Question

How to do the ordinary differential equation?
 \[\dfrac{{dA}}{{dt}} = A = - \dfrac{\alpha }{{2m}}A \to A\left( t \right) = A\left( 0 \right){e^{ - \dfrac{\alpha }{{2m}}t}}\]

Answer 1

Hint: An ordinary differential equation (ODE) is an equation that involves some ordinary derivatives (as opposed to partial derivatives) of a function i.e., here we need to determine what function or functions satisfy the equation.
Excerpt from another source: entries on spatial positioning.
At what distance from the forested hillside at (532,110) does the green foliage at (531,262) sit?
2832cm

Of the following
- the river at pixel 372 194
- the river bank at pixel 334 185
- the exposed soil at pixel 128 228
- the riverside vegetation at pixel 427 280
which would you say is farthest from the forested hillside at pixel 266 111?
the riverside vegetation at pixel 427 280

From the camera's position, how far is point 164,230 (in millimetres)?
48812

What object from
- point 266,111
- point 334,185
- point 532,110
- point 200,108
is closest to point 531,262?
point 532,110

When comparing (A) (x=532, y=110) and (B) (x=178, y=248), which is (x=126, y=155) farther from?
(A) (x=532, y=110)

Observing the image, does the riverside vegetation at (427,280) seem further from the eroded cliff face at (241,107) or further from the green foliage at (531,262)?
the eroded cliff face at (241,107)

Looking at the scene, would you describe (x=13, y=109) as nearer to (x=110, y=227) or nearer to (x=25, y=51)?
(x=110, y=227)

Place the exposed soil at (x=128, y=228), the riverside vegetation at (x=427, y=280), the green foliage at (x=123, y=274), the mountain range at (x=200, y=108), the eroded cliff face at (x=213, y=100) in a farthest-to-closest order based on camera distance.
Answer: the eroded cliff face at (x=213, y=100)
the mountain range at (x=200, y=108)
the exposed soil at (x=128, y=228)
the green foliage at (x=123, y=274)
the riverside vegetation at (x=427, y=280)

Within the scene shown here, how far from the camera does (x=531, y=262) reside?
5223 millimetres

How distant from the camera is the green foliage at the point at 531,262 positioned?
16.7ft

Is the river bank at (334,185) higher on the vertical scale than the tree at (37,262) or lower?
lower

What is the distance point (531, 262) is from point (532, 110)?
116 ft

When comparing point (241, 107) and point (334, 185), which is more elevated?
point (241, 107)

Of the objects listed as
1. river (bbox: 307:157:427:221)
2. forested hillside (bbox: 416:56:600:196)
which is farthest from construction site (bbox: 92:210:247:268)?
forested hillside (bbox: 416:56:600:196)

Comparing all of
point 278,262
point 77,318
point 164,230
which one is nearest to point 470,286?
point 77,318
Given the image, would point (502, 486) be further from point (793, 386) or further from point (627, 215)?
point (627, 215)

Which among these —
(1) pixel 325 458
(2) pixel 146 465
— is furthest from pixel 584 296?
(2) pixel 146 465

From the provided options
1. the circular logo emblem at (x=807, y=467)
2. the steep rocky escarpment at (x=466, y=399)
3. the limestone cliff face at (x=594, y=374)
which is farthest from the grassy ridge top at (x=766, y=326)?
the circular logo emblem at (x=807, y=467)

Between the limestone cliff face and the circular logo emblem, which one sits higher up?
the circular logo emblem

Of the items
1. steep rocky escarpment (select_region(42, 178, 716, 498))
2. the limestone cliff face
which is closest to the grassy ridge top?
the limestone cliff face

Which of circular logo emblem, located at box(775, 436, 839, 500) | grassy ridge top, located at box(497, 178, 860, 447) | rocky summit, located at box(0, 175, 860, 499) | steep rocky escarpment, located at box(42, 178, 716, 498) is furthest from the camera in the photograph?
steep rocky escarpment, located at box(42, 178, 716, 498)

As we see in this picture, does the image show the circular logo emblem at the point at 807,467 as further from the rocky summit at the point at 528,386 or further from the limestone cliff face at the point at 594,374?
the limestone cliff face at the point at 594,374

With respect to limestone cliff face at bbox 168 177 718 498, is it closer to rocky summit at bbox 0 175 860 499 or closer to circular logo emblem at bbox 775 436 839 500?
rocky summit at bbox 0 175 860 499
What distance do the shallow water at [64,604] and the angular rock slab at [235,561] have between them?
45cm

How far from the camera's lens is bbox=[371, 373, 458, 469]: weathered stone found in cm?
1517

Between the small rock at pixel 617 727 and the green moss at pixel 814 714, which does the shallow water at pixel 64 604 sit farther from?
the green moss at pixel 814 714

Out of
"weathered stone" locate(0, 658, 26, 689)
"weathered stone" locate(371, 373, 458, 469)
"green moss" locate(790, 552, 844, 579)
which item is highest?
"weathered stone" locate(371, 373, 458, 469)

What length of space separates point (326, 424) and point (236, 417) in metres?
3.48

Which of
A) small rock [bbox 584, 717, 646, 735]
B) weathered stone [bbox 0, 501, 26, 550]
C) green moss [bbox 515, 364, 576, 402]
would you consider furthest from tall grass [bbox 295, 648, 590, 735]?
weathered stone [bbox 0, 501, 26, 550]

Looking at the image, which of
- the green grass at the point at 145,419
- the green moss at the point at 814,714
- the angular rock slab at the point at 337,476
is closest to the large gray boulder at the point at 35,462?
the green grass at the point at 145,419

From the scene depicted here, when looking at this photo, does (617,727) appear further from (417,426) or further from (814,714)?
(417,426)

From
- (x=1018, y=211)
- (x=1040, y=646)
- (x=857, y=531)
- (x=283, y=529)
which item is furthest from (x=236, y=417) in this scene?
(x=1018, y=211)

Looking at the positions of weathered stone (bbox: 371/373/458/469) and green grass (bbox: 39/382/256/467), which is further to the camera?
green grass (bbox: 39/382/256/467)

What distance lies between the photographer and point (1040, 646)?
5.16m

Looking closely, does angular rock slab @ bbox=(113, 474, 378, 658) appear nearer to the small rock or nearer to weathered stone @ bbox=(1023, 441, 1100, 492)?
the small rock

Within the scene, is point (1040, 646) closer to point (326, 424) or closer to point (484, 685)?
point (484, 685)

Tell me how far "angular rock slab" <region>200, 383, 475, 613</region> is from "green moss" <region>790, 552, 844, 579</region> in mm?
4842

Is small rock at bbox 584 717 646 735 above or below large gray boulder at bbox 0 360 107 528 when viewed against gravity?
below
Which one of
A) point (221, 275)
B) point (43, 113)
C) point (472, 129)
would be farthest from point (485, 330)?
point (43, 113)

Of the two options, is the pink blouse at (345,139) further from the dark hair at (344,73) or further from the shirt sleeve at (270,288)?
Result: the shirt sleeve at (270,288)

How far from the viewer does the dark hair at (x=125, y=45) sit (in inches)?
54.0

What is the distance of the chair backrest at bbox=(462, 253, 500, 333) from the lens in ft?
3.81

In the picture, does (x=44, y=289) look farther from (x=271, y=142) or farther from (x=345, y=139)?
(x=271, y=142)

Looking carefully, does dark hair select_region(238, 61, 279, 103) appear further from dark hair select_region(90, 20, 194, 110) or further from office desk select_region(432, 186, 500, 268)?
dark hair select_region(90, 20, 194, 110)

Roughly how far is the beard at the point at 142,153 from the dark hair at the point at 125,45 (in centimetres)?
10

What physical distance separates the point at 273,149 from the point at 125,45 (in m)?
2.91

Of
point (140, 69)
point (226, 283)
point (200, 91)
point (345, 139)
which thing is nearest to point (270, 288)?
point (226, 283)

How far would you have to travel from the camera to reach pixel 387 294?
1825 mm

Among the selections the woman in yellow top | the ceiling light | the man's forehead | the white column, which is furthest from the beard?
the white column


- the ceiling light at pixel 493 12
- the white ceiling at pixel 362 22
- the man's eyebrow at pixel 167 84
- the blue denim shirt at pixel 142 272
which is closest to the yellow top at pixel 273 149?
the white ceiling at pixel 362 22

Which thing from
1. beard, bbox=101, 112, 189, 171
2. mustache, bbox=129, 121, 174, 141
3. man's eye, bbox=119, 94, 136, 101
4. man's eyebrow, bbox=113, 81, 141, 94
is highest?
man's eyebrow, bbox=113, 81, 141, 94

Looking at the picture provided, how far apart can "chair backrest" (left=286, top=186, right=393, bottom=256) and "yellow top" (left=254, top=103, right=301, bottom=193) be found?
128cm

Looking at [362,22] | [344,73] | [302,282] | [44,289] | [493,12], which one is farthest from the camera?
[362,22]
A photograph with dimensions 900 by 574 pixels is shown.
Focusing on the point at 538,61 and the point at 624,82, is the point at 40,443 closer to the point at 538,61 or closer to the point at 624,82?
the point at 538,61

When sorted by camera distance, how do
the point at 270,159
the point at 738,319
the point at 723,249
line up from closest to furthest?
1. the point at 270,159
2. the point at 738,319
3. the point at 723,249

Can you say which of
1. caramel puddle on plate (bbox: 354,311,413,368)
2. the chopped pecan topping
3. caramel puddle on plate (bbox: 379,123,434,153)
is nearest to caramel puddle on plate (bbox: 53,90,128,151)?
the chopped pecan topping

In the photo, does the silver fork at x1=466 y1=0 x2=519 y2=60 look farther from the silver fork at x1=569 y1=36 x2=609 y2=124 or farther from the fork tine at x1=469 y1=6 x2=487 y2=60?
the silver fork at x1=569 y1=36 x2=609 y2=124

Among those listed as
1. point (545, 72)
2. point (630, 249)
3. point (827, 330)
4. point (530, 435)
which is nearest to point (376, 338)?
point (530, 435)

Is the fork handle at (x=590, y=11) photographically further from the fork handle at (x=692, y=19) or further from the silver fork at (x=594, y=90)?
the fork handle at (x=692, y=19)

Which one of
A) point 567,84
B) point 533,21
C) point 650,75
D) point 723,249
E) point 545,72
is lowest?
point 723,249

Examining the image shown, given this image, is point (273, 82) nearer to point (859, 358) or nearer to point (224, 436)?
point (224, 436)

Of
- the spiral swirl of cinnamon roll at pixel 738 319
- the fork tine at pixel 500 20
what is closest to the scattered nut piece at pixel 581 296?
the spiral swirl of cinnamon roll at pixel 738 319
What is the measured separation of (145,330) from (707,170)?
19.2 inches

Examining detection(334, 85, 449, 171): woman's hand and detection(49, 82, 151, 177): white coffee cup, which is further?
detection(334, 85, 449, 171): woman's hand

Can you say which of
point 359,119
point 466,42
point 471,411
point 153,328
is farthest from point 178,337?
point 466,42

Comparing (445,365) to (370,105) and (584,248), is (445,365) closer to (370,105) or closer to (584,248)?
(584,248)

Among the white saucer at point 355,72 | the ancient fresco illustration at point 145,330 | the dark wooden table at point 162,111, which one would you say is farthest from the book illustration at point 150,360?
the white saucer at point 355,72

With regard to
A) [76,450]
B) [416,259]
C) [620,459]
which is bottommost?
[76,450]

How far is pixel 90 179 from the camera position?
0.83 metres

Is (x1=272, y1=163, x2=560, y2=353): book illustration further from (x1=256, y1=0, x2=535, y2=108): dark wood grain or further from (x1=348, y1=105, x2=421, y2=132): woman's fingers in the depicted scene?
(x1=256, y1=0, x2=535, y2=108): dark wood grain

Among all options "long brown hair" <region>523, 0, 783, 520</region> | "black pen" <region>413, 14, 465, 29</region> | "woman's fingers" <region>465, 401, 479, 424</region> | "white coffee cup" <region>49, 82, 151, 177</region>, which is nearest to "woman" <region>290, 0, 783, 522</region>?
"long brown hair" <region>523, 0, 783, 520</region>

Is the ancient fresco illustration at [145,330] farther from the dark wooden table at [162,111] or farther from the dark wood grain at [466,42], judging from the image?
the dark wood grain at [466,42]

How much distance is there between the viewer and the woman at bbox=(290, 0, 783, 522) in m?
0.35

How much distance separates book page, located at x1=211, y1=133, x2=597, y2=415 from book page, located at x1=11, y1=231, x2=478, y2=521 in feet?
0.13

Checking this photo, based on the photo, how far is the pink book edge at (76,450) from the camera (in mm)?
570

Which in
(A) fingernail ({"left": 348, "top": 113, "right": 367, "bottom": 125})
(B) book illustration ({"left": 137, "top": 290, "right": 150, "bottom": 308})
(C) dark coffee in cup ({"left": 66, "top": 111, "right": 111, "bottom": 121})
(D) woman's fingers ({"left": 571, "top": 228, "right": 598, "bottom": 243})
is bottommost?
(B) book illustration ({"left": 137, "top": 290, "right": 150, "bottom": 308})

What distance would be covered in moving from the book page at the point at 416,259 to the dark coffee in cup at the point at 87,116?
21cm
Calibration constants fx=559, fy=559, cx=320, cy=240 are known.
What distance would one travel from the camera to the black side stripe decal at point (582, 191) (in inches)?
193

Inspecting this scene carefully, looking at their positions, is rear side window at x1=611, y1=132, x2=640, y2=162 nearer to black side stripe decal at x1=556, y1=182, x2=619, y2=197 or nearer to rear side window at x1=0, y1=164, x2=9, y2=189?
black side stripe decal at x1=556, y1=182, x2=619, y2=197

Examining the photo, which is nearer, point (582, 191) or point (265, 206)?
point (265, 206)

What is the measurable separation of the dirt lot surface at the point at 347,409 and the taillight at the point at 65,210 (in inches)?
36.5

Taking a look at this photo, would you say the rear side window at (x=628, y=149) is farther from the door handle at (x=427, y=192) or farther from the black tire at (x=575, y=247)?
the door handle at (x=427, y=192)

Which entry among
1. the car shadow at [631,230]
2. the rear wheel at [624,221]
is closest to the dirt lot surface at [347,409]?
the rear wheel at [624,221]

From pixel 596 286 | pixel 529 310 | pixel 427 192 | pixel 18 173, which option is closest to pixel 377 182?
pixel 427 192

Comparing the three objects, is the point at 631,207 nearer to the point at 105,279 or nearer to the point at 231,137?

In the given differential equation is a First-Order linear separable Ordinary Differential Equation, which we can rearrange terms and separate the variables to get the value of A.

Complete step-by-step answer:
Let us write the given data:
 \[\dfrac{{dA}}{{dt}} = A = - \dfrac{\alpha }{{2m}}A \to A\left( t \right) = A\left( 0 \right){e^{ - \dfrac{\alpha }{{2m}}t}}\] …………………… 1
Given that, the expression for A is:
 \[A = - \dfrac{\alpha }{{2m}}A\]
Then from equation 1 we have:
 \[ \Rightarrow \dfrac{{dA}}{{dt}} = - \dfrac{\alpha }{{2m}}A\]
This is a First-Order linear separable Ordinary Differential Equation, which we can rearrange terms and separate the variables to get:
 \[\int {\dfrac{1}{A}dA} = \int { - \dfrac{\alpha }{{2m}}} dt\]
Which is directly integrable, as we know that, \[\int {\dfrac{1}{x} = \log x} + C\] , hence we know that, \[\ln x = {\log _e}x\] , hence we get:
 \[ \Rightarrow \ln \left| A \right| = - \dfrac{\alpha }{{2m}}t + C\] ……………….. 2
If we use the initial condition as:
 \[A = A\left( 0 \right)\] when t=0
Then, we get equation 2 as:
 \[\ln \left| {A\left( 0 \right)} \right| = - \dfrac{\alpha }{{2m}}\left( 0 \right) + C\]
Simplifying the terms, we get:
 \[ \Rightarrow \ln \left| {A\left( 0 \right)} \right| = 0 + C\]
 \[ \Rightarrow \ln \left| {A\left( 0 \right)} \right| = C\] ……………………….. 3
Hence, leading to the Particular Solution i.e., substitute the value of C from equation 3 in equation 2 we get:
 \[\ln \left| A \right| = - \dfrac{\alpha }{{2m}}t + C\]
 \[ \Rightarrow \ln \left| A \right| = - \dfrac{\alpha }{{2m}}t + \ln \left| {A\left( 0 \right)} \right|\]
And, now assuming that A is a positive over its range, then:
 \[\ln A - \ln A\left( 0 \right) = - \dfrac{\alpha }{{2m}}t\]
Now, let's combine like terms together i.e., combining the terms of ln we get:
 \[ \Rightarrow \ln \left( {\dfrac{A}{{A\left( 0 \right)}}} \right) = - \dfrac{\alpha }{{2m}}t\] ……………………. 4
As, we know that the equation 4 is of the form \[\ln N = x\] , hence we get \[N = {e^x}\] , i.e., \[\ln N = x \Rightarrow N = {e^x}\] hence, applying this to the equation 4 we get:
 \[\ln \left( {\dfrac{A}{{A\left( 0 \right)}}} \right) = - \dfrac{\alpha }{{2m}}t\]
 \[ \Rightarrow \dfrac{A}{{A\left( 0 \right)}} = {e^{ - \dfrac{\alpha }{{2m}}t}}\] ……………………. 5
Therefore, shift the terms of equation 5, to get the value of A:
 \[ \Rightarrow A = A\left( 0 \right){e^{ - \dfrac{\alpha }{{2m}}t}}\]
So, the correct answer is “ \[ A = A\left( 0 \right){e^{ - \dfrac{\alpha }{{2m}}t}}\]”.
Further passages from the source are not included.